Required work: Omit the pictures, please, and give each record below again exactly.

Records provided:
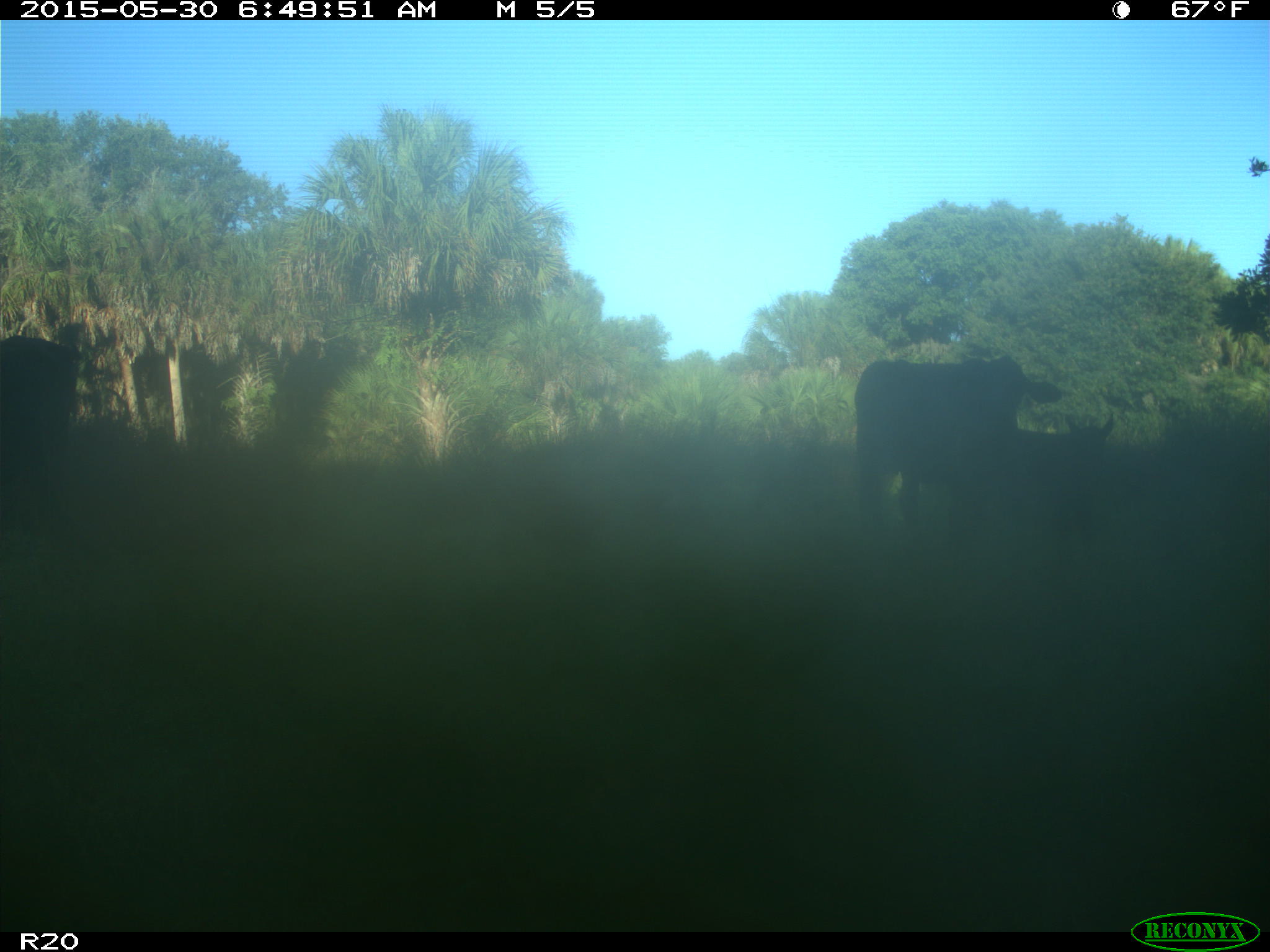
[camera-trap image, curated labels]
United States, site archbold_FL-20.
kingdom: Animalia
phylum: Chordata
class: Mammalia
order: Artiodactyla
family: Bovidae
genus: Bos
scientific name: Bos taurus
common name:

Task result:
[camera-trap image, curated labels]
United States, site archbold_FL-20.
kingdom: Animalia
phylum: Chordata
class: Mammalia
order: Artiodactyla
family: Bovidae
genus: Bos
scientific name: Bos taurus
common name:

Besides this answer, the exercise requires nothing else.